There was another long second’s tension. Both practitioners straightened, slow and wary, and whatever was in the air dropped away. Quite suddenly, Ben realised that it had been difficult to breathe. He took a gasp of air.

“Thank you,” Lord Crane said. “Now. You.” He indicated Mrs. Tapley with a long slender finger. “Madam. Why, precisely, are you here?”

“Mrs. Linney said you’re taking that Jonah.” Mrs. Tapley, like all the rest, was looking distinctly fearful, but she squared her shoulders. “Well, you ain’t.”

“Because?”

“He saved my son’s life!

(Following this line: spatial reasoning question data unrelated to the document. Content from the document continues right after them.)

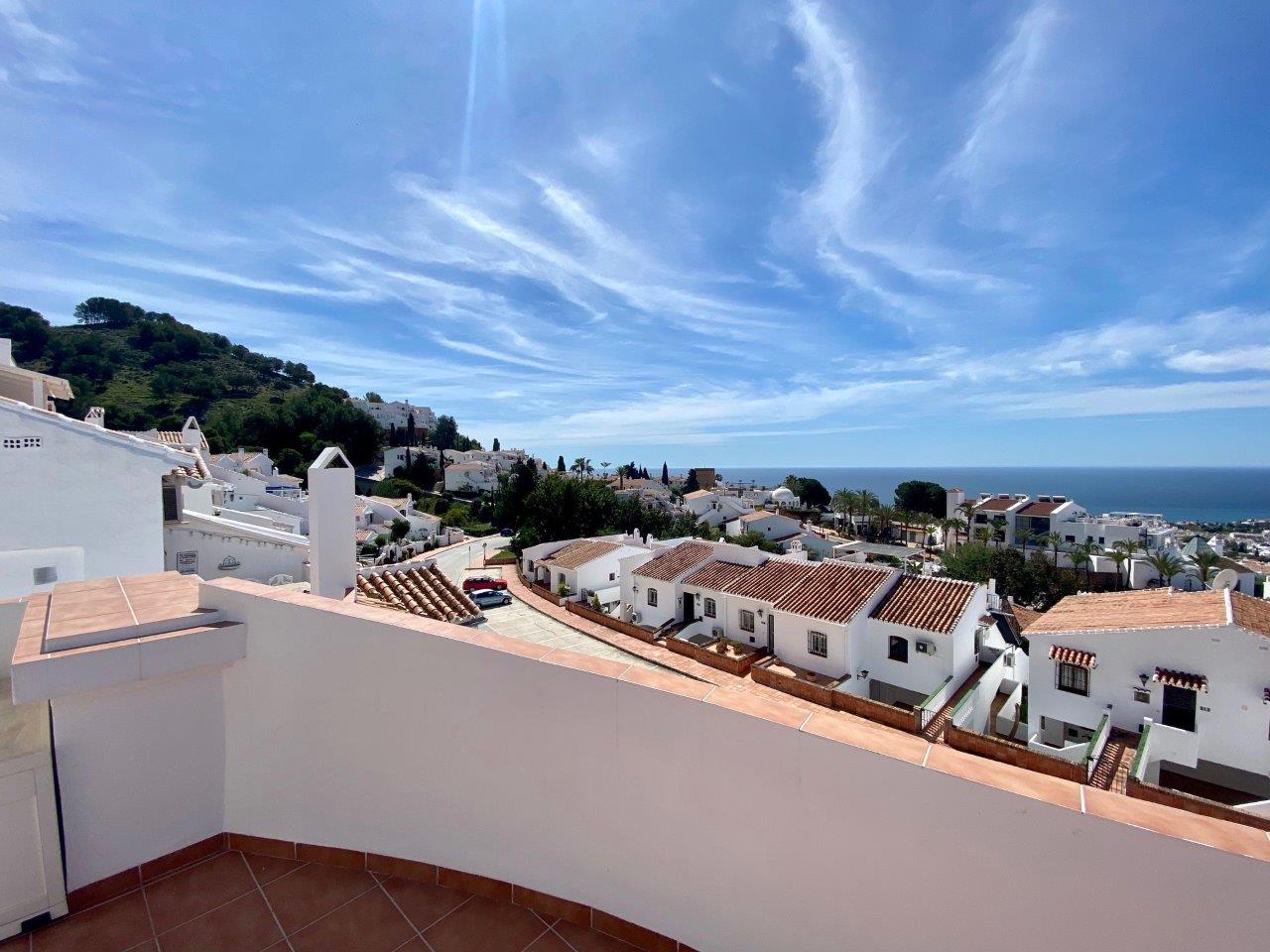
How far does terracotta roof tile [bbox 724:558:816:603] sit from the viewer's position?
18.6 metres

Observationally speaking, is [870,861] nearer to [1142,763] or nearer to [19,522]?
[19,522]

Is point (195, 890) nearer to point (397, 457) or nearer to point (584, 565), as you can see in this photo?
point (584, 565)

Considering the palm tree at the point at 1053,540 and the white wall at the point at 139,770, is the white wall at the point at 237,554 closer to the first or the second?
the white wall at the point at 139,770

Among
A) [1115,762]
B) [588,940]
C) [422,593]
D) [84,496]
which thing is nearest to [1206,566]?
[1115,762]

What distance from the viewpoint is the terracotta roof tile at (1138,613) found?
41.8 feet

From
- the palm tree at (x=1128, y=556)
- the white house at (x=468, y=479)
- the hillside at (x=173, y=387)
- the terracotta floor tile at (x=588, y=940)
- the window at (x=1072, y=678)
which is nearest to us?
the terracotta floor tile at (x=588, y=940)

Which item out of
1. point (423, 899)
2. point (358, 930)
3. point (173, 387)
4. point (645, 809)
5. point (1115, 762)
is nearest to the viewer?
point (645, 809)

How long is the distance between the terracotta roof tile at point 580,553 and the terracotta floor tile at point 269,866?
72.9 ft

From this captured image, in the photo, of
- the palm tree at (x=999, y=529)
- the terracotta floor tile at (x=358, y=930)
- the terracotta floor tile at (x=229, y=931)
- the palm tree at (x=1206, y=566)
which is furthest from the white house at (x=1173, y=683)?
the palm tree at (x=999, y=529)

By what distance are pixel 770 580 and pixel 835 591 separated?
7.88 feet

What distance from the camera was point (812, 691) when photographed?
14.7 m

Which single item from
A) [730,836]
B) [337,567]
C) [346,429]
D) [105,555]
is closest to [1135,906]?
[730,836]

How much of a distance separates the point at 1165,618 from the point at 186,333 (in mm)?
92072

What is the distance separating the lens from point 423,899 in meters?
2.69
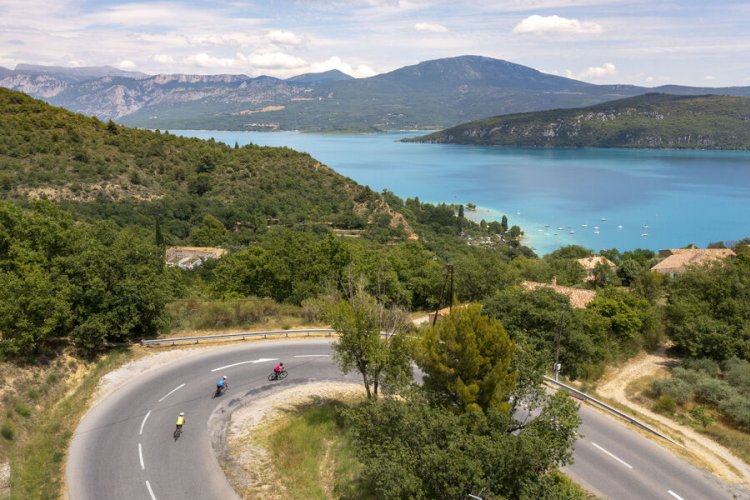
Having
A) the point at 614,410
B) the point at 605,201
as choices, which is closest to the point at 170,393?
the point at 614,410

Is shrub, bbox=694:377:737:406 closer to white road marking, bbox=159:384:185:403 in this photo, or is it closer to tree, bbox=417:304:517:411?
tree, bbox=417:304:517:411

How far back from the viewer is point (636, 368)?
2628cm

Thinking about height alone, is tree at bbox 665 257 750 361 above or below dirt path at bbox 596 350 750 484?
above

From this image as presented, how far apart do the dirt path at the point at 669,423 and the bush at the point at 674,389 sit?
4.09ft

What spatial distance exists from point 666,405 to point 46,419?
2645 cm

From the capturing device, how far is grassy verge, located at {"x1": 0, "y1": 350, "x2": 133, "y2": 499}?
47.2 ft

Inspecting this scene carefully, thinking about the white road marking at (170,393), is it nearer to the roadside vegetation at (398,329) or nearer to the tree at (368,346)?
the roadside vegetation at (398,329)

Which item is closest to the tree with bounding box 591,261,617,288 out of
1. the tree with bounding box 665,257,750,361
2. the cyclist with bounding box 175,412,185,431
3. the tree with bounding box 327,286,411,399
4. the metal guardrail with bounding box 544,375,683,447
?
the tree with bounding box 665,257,750,361

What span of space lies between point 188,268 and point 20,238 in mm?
30445

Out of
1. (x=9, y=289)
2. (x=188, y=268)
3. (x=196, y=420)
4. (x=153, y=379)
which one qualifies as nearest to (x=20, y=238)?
(x=9, y=289)

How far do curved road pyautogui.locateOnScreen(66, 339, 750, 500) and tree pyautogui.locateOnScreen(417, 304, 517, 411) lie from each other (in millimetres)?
4886

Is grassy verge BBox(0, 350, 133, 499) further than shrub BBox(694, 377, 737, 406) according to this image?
No

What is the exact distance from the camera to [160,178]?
259 ft

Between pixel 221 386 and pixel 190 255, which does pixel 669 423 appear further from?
pixel 190 255
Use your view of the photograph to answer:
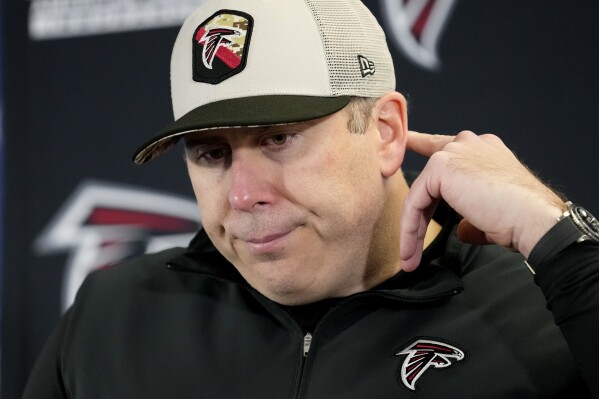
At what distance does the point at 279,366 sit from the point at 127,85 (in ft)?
3.61

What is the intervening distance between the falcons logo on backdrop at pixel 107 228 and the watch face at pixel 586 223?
3.76 feet

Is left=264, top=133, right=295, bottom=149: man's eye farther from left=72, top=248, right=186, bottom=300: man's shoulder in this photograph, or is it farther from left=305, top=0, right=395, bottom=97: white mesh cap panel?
left=72, top=248, right=186, bottom=300: man's shoulder

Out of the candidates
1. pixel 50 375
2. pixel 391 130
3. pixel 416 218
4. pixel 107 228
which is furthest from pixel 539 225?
pixel 107 228

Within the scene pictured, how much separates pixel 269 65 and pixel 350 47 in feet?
0.39

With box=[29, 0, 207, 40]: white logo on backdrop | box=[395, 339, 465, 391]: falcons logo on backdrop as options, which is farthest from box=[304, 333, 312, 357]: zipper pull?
box=[29, 0, 207, 40]: white logo on backdrop

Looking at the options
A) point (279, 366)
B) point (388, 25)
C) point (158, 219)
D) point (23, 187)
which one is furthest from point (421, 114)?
point (23, 187)

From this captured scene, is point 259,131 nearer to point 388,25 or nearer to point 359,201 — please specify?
point 359,201

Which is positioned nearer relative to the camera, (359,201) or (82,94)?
(359,201)

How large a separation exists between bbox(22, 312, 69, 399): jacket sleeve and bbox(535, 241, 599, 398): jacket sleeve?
0.78m

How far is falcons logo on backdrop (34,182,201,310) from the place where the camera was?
2.08 metres

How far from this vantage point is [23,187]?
87.0 inches

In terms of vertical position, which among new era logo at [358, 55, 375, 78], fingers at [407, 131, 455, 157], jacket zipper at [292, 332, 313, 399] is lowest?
jacket zipper at [292, 332, 313, 399]

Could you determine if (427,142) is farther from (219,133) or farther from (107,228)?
(107,228)

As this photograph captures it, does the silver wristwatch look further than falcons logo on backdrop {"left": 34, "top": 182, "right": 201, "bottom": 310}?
No
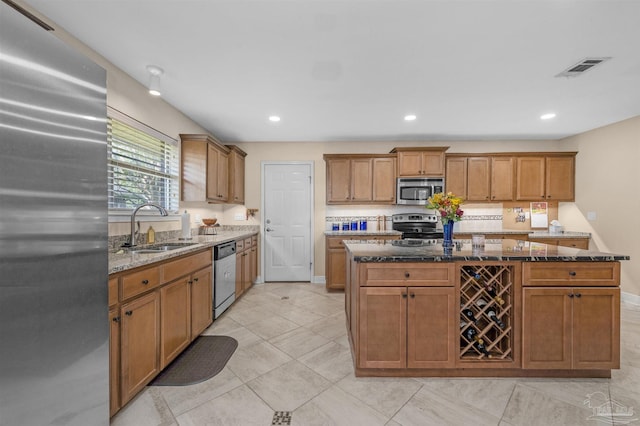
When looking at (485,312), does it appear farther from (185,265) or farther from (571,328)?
(185,265)

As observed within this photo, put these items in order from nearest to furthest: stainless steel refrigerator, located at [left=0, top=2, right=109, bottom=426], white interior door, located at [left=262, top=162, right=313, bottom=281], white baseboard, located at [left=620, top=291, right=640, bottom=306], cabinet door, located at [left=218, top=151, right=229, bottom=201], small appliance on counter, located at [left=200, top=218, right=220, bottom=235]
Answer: stainless steel refrigerator, located at [left=0, top=2, right=109, bottom=426]
white baseboard, located at [left=620, top=291, right=640, bottom=306]
small appliance on counter, located at [left=200, top=218, right=220, bottom=235]
cabinet door, located at [left=218, top=151, right=229, bottom=201]
white interior door, located at [left=262, top=162, right=313, bottom=281]

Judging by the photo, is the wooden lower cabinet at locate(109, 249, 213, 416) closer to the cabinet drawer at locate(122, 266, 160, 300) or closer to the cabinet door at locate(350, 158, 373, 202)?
the cabinet drawer at locate(122, 266, 160, 300)

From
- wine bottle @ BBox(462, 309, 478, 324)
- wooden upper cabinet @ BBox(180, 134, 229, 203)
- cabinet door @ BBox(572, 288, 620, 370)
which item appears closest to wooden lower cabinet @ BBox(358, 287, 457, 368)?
wine bottle @ BBox(462, 309, 478, 324)

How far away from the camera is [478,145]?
4.62 metres

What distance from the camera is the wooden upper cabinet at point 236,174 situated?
405cm

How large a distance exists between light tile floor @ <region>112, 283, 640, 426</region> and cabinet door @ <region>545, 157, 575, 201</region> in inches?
107

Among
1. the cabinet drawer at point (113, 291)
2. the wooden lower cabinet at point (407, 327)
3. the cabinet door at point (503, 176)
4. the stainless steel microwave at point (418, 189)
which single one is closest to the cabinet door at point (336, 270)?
the stainless steel microwave at point (418, 189)

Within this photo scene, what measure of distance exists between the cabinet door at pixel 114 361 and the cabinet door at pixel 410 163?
399 centimetres

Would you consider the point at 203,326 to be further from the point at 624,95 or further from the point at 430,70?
the point at 624,95

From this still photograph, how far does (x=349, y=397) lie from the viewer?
1.76 m

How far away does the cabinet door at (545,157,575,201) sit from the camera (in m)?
4.28

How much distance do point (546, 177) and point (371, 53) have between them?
13.6 feet

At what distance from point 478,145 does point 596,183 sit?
174 cm

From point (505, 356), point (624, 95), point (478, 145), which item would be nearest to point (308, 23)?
point (505, 356)
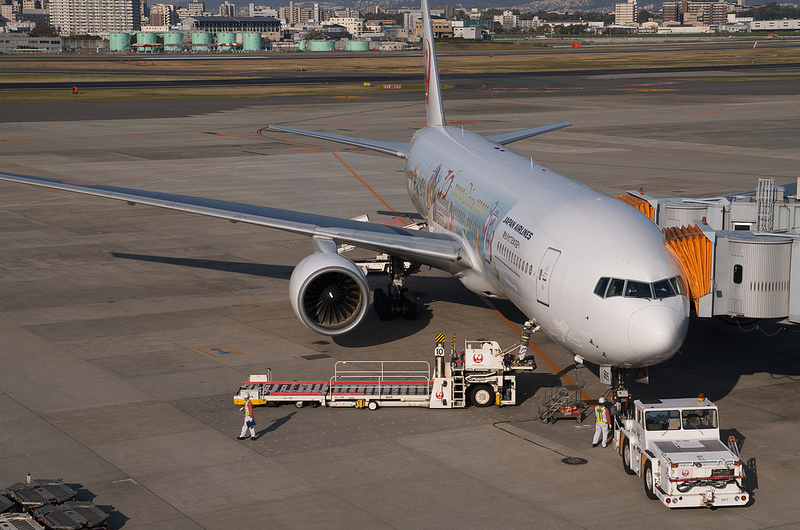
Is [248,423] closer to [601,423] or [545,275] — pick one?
[545,275]

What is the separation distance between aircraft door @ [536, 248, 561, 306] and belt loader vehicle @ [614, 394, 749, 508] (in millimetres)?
3163

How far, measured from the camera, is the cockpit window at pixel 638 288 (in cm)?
1884

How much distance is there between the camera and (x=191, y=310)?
99.1 feet

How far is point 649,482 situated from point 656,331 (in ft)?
9.53

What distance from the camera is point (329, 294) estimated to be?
2569 cm

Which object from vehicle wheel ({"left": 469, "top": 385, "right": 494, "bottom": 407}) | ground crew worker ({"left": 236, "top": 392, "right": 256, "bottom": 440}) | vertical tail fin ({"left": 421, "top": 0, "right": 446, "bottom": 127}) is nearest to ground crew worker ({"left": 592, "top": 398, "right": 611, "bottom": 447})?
vehicle wheel ({"left": 469, "top": 385, "right": 494, "bottom": 407})

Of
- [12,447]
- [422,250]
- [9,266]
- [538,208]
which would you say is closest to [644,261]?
[538,208]

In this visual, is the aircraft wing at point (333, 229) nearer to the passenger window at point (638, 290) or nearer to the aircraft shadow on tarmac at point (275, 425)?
the aircraft shadow on tarmac at point (275, 425)

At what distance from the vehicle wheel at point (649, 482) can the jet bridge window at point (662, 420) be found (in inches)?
36.0

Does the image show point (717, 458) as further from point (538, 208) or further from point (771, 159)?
point (771, 159)

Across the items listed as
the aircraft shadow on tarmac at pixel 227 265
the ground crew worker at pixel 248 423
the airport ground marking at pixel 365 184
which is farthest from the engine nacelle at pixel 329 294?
the airport ground marking at pixel 365 184

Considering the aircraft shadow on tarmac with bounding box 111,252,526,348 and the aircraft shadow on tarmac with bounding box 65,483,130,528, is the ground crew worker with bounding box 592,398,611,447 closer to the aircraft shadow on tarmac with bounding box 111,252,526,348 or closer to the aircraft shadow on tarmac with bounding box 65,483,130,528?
the aircraft shadow on tarmac with bounding box 111,252,526,348

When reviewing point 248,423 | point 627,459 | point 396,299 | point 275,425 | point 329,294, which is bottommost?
point 275,425

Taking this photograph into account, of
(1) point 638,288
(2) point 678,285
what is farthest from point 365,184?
(1) point 638,288
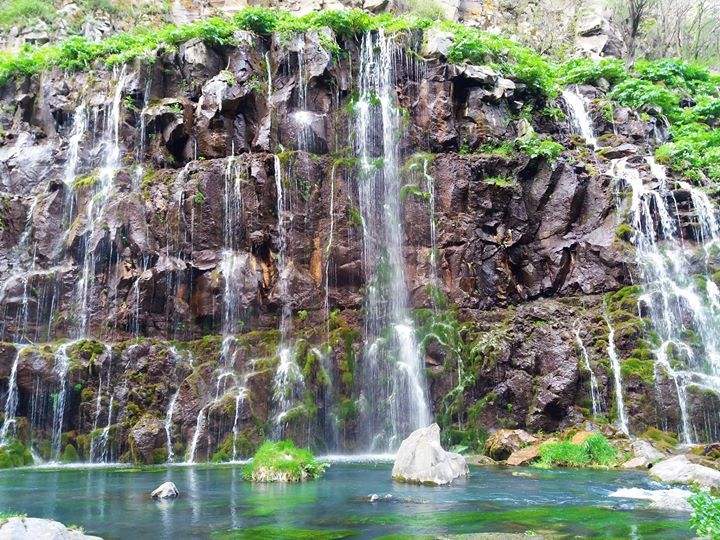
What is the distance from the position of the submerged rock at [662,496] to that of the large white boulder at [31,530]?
9.41 meters

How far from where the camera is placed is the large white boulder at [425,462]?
14406 mm

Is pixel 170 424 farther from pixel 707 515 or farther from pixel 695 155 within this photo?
pixel 695 155

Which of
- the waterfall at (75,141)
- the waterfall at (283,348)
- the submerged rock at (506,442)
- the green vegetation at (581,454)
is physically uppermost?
the waterfall at (75,141)

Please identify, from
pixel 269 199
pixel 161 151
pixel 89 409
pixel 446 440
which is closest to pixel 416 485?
pixel 446 440

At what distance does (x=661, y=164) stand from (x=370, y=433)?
1796 cm

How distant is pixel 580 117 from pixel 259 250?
18366 mm

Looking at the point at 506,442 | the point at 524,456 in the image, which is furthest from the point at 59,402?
the point at 524,456

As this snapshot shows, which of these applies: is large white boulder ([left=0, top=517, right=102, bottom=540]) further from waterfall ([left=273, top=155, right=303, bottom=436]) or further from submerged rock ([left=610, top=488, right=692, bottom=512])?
waterfall ([left=273, top=155, right=303, bottom=436])

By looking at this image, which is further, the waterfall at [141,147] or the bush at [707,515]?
the waterfall at [141,147]

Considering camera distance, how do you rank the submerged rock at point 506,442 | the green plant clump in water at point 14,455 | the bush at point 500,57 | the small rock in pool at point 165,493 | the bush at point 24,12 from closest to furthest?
the small rock in pool at point 165,493, the submerged rock at point 506,442, the green plant clump in water at point 14,455, the bush at point 500,57, the bush at point 24,12

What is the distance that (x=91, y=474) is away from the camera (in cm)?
1769

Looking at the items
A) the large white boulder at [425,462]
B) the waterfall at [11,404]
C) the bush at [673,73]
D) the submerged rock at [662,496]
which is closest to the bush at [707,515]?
the submerged rock at [662,496]

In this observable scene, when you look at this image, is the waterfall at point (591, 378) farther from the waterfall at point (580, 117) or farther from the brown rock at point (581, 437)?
the waterfall at point (580, 117)

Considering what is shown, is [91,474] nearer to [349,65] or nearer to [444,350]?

My boy ’ud be drowned and gone—” Aaron nodded in frantic agreement.

“My life too, and my livelihood wi’ it,” Harry Penrose put in.

“An’ us to marry in spring—”

“—best scrum half in years—”

“Our bucca,” Bill Penrose, impressive when sober, pronounced with a wave of his knife. “Pellore’s bucca. And a damn good aleman.”

“Your…what was that?” Lord Crane enquired delicately.

“Imp,” Ben said, flushing.

“Obviously.” Crane stretched back in his chair, crossing his long legs at the ankles. “Stephen, far be it from me to dictate your course of action…” Day and both Merricks raised their eyes to the ceiling in silent unity. “However, I don’t know if you recall a conversation we had, last April.”

There was a pause, in which Day looked puzzled, then he said, blankly, “You must be joking.”

“No. I’m inclined to regard the array of ironmongery pointing at me as a character witness for Pastern. Although if it’s still pointing at me in twenty seconds’ time, I shall come to regard it as a personal affront and react accordingly. Or rather, Merrick will do so on my behalf.”

“Right up your arse,” Merrick added, sotto voce, eyes on Bill Penrose.

“Weapons down, everyone, please,” Ben said, loudly. “Now.
Please
.”

Crane nodded graciously as there was a general movement away. “Thank you. Now, I want privacy, and calm. That means clearing this room, everyone, please. You need not fear for your, ah, imp for the moment, we’re going to talk. I will have Spenser, Pastern and Mr. Day at this table now, without any further displays from anyone. And I should be most grateful for coffee.”

Dora sniffed. “You won’t find any here.”

“No, I dare say we won’t,” Crane said, with weary resignation. “Which is one more reason to resolve this business promptly.”

The bar emptied of defenders, they sat round the table. Jonah’s arms were folded, eyes flickering from man to man. Mrs. Merrick watched him, her silver-blue gaze impossible to interpret. Day, Merrick and Crane were mostly scowling at each other.

Crane had demanded a full account of their last months from Ben, to which Day had added, “Only if I can make him tell the truth.”

“Rot you,” Jonah spat. “He’s not a liar and you’re not fluencing him.”

“Yes, God forfend anyone should use fluence on the unskilled,” Crane said. “Do shut up, Pastern.”

“I don’t mind,” Ben said. “We’ve nothing to hide.”

“Let’s see.” Day put an electric finger on Ben’s skin. “Now, listen to me…”

The experience was not unpleasant, compared to other interrogations. Ben felt a certain lightheadedness, nothing more, and an astonishing ease in speech. Lying would have been difficult, he suspected, but he had no need. He found it effortless to recount their flight, and what happened in Reading.

“Right,” Day said as Ben concluded his account of the encounter on the bridge. “Did either of you stop to consider how much trouble that caused?”

“I didn’t,” Ben admitted, with the dizzy frankness of the enchanted. “And I’m sure Jay didn’t. Was it a lot?”

Day put a hand over his face. “It was, rather. Go on.”

Ben went on, talking about their arrival in Pellore, the inn, the night of the storm.

“You walked in a gale?” Mrs. Merrick interrupted at that point. Jonah gave a one-shouldered shrug of agreement. “And through water?”

“Spenser’s just told us that you were attempting to live undiscovered,” Crane remarked. “Performing a sea rescue sounds fairly blatant.”

Jonah scowled. “Harry Penrose was drowning, and Aaron had taken a knock to his head on a foundering ship. What was I supposed to do? Be discreet and let them drown?”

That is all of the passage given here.